The bill would amend Wyoming Statute 35-1-105 to increase increase the penalty of violating certain public health laws from $100 to $500, except when an individual statute, notice, order, rule or regulation provides a different penalty.
The bill would amend Wyoming Statute 35-1-431 to increase the penalty for false reporting of birth, death, stillbirth, marriage or divorce from $100 to $500.
The bill would amend Wyoming Statute 35-4-502 to permit an “advance practice nurse or other person permitted by law,” to take blood samples of pregnant patients. Current law only allows for physicians to take such samples.
The bill would amend Wyoming Statute 35-5-215 to prohibit a person from knowingly purchasing or selling any human, fetal or embryonic organs or parts for research, commercial use, transplantation or therapy.
A person who violates this provision would be committing a felony punishable by imprisonment from one to five years, and/or a fine of anywhere between $10,000 and $50,000.
The bill states that this would not apply to “replenishable body parts like hair or blood not elsewhere prohibited.”

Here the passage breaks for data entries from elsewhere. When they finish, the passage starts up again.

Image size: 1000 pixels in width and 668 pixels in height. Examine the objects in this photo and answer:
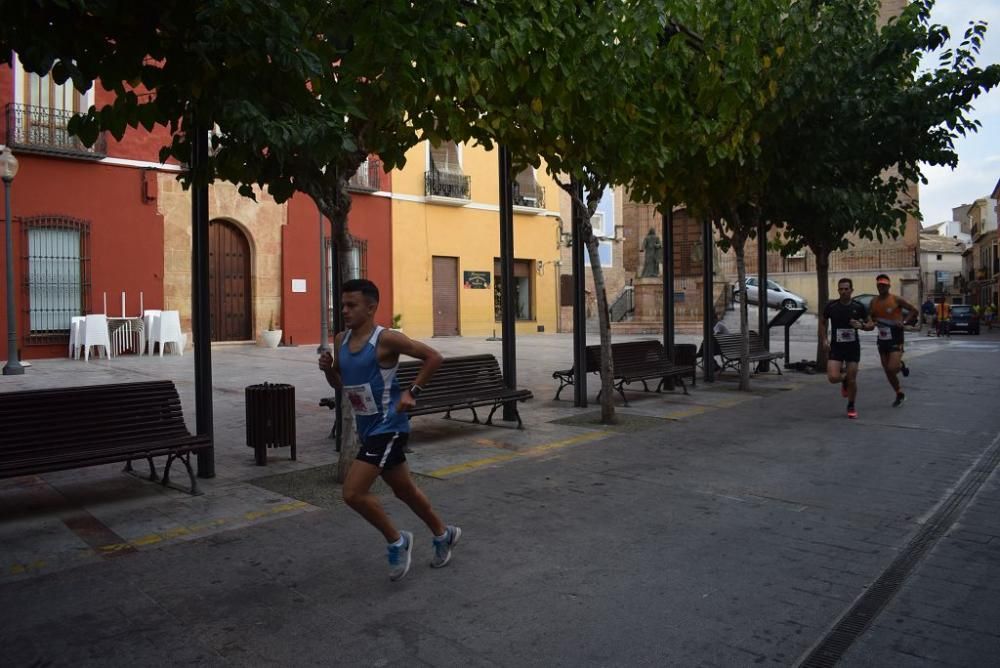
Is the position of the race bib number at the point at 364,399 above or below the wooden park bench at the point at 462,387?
above

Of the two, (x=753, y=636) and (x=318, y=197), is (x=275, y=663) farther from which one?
(x=318, y=197)

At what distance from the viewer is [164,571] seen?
4.55 m

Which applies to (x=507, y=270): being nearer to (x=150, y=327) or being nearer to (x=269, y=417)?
(x=269, y=417)

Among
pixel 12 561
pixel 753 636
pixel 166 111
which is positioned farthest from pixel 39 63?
pixel 753 636

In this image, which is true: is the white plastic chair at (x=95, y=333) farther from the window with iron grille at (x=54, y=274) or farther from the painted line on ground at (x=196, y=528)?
the painted line on ground at (x=196, y=528)

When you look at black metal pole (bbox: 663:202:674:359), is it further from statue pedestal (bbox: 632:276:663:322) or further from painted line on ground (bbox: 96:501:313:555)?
statue pedestal (bbox: 632:276:663:322)

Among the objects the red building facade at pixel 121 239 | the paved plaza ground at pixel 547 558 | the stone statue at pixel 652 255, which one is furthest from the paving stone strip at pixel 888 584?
the stone statue at pixel 652 255

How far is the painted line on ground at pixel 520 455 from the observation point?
7.13 metres

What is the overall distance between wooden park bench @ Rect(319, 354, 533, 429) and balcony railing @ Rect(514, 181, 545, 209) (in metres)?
22.6

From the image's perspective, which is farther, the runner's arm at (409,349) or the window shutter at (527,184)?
the window shutter at (527,184)

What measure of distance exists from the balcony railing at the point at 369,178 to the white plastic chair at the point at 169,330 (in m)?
8.12

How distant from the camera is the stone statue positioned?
1412 inches

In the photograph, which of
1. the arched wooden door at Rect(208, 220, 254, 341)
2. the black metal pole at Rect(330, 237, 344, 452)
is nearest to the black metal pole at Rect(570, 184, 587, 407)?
the black metal pole at Rect(330, 237, 344, 452)

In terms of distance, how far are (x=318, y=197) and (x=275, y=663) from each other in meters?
4.27
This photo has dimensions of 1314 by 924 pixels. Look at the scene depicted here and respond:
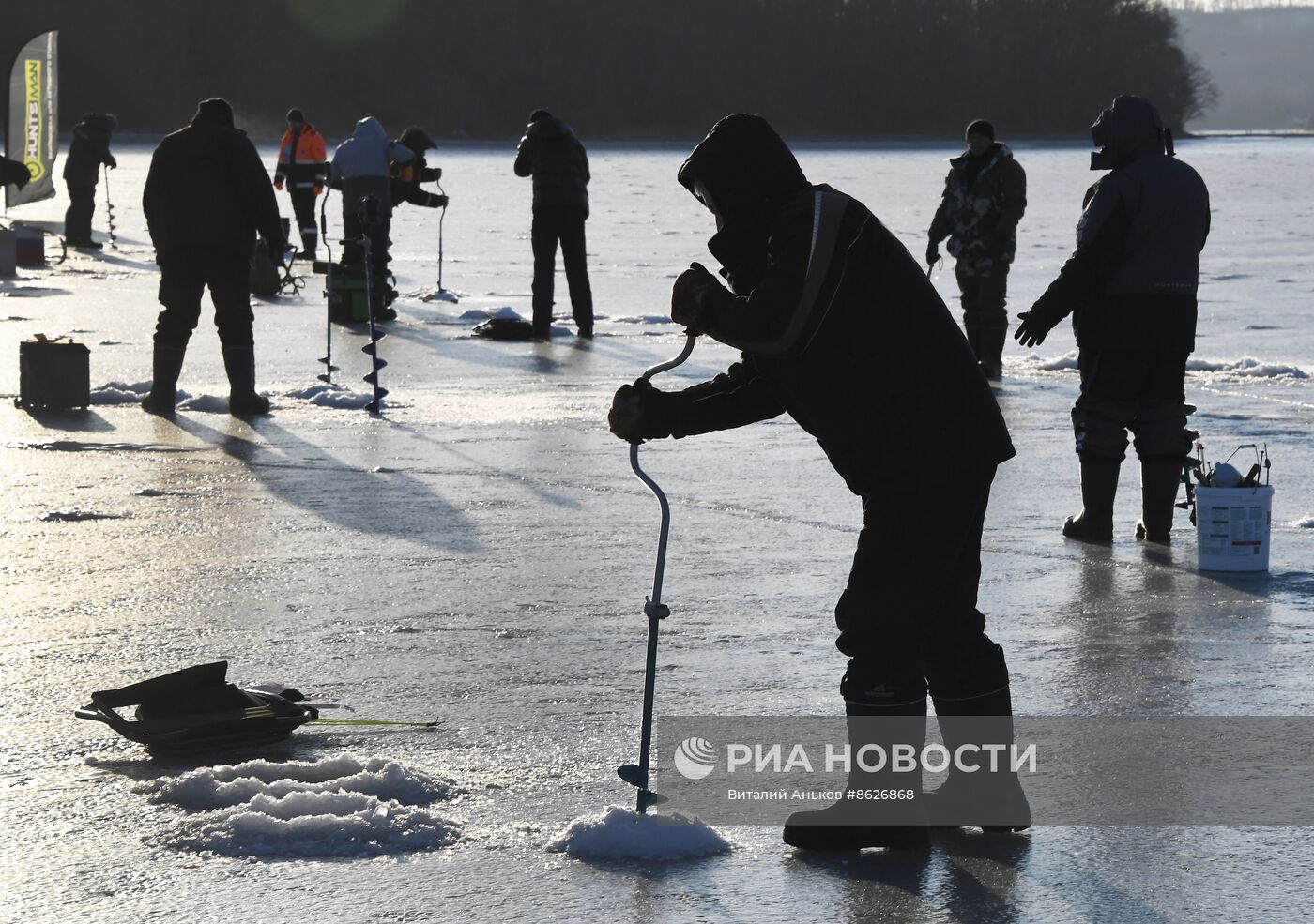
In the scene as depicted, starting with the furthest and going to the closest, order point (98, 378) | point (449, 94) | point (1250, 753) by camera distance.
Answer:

Abortion Reporting Requirements
The bill would amend Wyoming Statute 35-6-107 to require a physician to include the following information when reporting on abortions:
- The county and state of residence of the pregnant patient
Any person who willfully and knowingly fails to comply with this provision, who makes any false statement in a form required under this section or who supplies false information intending that the information be used in the preparation of any required form would be punished by a fine of not more than $500.00, and/ or imprisoned for up to six months.
Abortion Complication Reporting
The bill would amend Wyoming Statute 35-6-108 to require the state office of vital records to annually summarize and publish information compiled from physician reports at a level that prevents personal identification of the involved parties.
If passed the law would take effect on July 1, 2017.
Passed the House on February 3, 2017 by a vote of 43-15.
Died in senate committee on February 28, 2017.